The pulsating carpet which had covered the dead feline ceased to move. But towards that spot rolled two more of the globes, approaching the scavengers. Now the clawed things were stirring, dropping away from their prey. They spread out in a patch, moved purposefully forward. Behind them, as guardians might head a flock, rolled three globes, flushing scarlet, then more.

Hume's hand came up. From the cone tip of the ray tube spat a lance of fire, to strike the middle crystal. The beam was reflected into the block of scavengers. Scaled bodies, twisted, crisped, were ash. But the crystal continued to roll at the same pace.

"Move!" Hume's other hand hit Rynch's shoulder, knocked him forward in an impetuous shove which nearly took him off his feet. Both men began to run.

"What—what are those things?" Rynch appealed between panting breaths.

"I don't know—and I don't like their looks. They're between us and the safari camp if we keep to the river—"

"Between us and the river now." Rynch saw that glittering swoop through the air, marked the landing of a ball near the water's edge.

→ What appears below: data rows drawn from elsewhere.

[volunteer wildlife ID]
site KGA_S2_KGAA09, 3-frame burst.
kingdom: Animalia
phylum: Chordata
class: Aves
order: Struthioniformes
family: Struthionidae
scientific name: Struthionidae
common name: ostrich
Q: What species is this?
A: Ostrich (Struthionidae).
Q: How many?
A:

"Might be trying to box us in. But that's not going to work. See—ahead there where that log's caught between two rocks? Run out on that when we reach there and take to the water. I don't think those things can float and if they sink to the bottom that ought to fix them as far as we are concerned."

Rynch ran, still holding the needler. He balanced along the drift log Hume had pointed out and a jump sent him floundering in the brown stream thigh deep. Hume joined him, his face grim.

"Downstream—"

Rynch looked. One shape—two—three—Clearly detailed where matching vegetation gave them no covering camouflage, the watchers had come out of the woods at last. A line of them were walking quietly and upright towards the humans, their blue-green fuzz covering like a mist under the direct rays of the sun. Quiet as they seemed at present, the things out of the Jumalan forest were a picture of sheer brute strength as they moved.